LUYS COLETO: Sonic 2, la película: sutil e “infantil” forma de legitimar el atroz transhumanismo.

Rememoremos volandero apunte: Sonic deviene uno de los señeros referentes noventeros en el abisal, frisando lo hadal, asunto de los videojuegos. Desde 1991, primera entrega en Mega Drive. Y, tres decenios después, 2020, Sonic, mascota gamberra y locoide y zascandil, el puerco espín espacial más superferolítico e “imparable” de SEGA, aprehendiendo toda la «esencia» de esta legendaria compañía de videojuegos, arribaba a la gran pantalla. Ahora, en las pantallas españolas, segunda parte.

Las payasadas de Jim Carrey…y bastante más
Sonic 2, pues, cinta con Jeff Fowler, de nuevo, dirigiendo. Ubicándonos dos años después de los acontecimientos narrados en la primera parte, con un Sonic que se ha adaptado a su nueva vida y familia, pero que anhela, ansioso, nuevas aventuras. Estas peripecias retornan tan pronto como lo hace su archienemigo, quien además en esta ocasión no se encuentra solo y cuenta con la ayuda de Knuckles, personaje memorable (e icónico) donde los haya. Un hipermalvado encarnado, cómo no, otra vez, por el sin par Jim Carrey, cada vez más desatado, dando vida y forma por segunda vez en la pantalla al villano Eggman, papel que, honestamente, al estilo de El Grinch, le sienta como anillo al dedo, valga la expresión. Esmeraldas del Caos, mejor expresado.

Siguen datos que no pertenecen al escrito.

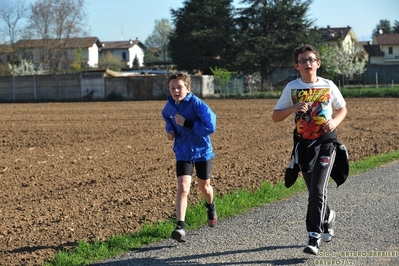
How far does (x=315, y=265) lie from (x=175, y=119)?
202 cm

Trepidante cinta, por instantes faustamente vertiginosa, irreverente y saludable humor por doquier (ora facilón ora inteligentísimo) mediante, la trama principal funciona razonablemente bien, poseyendo la peli un arranque prometedor (prólogo con el doctor Robotnik, indeleble…), pero detectándose, en cambio, en el ínterin, un injustificado superávit de personajes (eso no impide que algunos puedan refulgir, como es el caso del citado Knuckles o, también, por ejemplo, de Tails), además de algunas ideícas argumentales, subtramas digamos, que no cuajan en absoluto: memento enlace conyugal, ralentizándose innecesariamente el acontecer de lo contado, reventando del todo el, hasta ese momento, fluido ritmo, además de transformar a esas superfluas subtramas en las principales responsables de que la película se prolongue ininteligiblemente unas excesivas dos horas.

¿Legitimando el transhumanismo?
La peli no ignora ciertas e incontestables verdades humanas, cierto: la necesidad de ser educado por una figura paterna, por ejemplo. ¿Pero vira todo el abigarrado y sugestivo conjunto hacia el letal transhumanismo, hacia la aborrecible granja tecnotrónica de vigilancia y control totales? ¿Todas las alquímicas agendas del sistema (feminismo, elegetebeí, género, aborto, eutanasia, inmigración masiva, climática, carrera espacial, «vacunas»…) se cuecen en la marmita transhumanista, abracadabrante y “mágico” grimorio de todas ellas? Indudablemente.

Sonic 2, cine transhumanista, pues, sin pretenderlo, preparación de lo aciago por venir: hay que establecer y mantener y ahormar un vínculo emocional fuerte y creíble entre humanos y espantajos virtuales(al estilo de las geniales entregas de Paddington). Lo dicho en tantas ocasiones, el moderno Victor Frankenstein (o, mitología mediante, Prometeo o Ícaro) ostenta un encumbrado, encumbradísimo cargo político y/económico, ni siquiera «científico». Preferentemente lo ejerce en la sombra.
“Bienvenidos a la nueva normalidad, es hora de despedirse de la humanidad”, grazna Carrey durante el metraje de nuestra historia. Pues eso, pasen y vean la “nueva” y posthumana subnormalidad. Ya estamos en ella. En fin.